Find each line in the listing below that contains the word "gravel" and copy those lines out.

▶ Data extract:
— Start —
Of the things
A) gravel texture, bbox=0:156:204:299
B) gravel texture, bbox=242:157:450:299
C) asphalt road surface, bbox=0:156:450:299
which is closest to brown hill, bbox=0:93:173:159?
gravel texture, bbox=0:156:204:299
— End —
— Start —
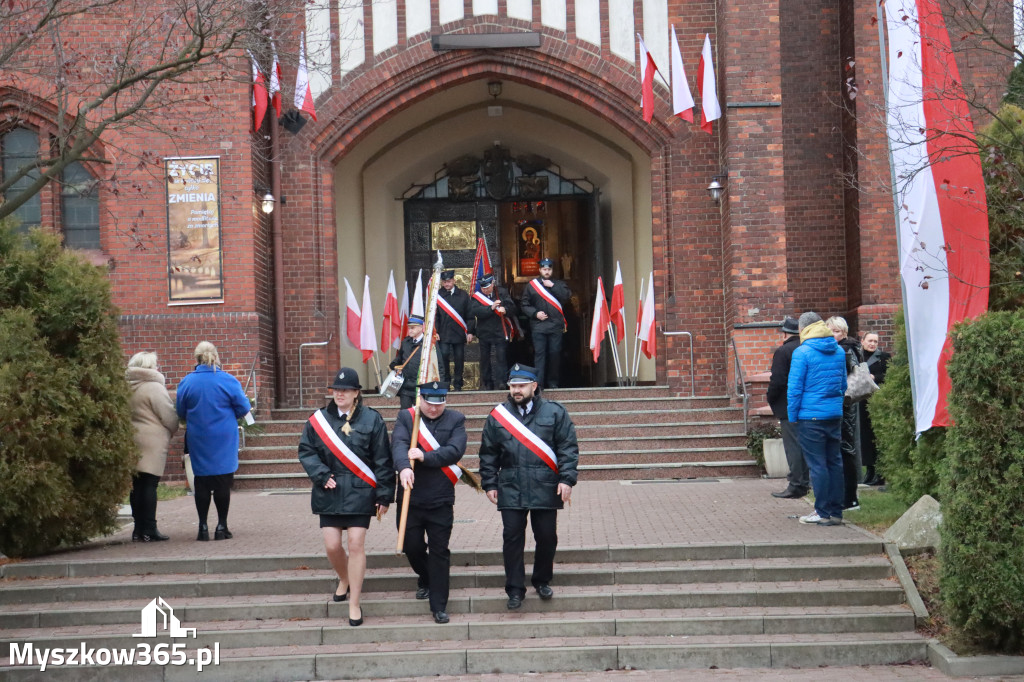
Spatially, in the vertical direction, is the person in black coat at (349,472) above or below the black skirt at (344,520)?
— End —
▶ Task answer:
A) gravel texture, bbox=0:156:204:299
B) gravel texture, bbox=242:157:450:299
gravel texture, bbox=0:156:204:299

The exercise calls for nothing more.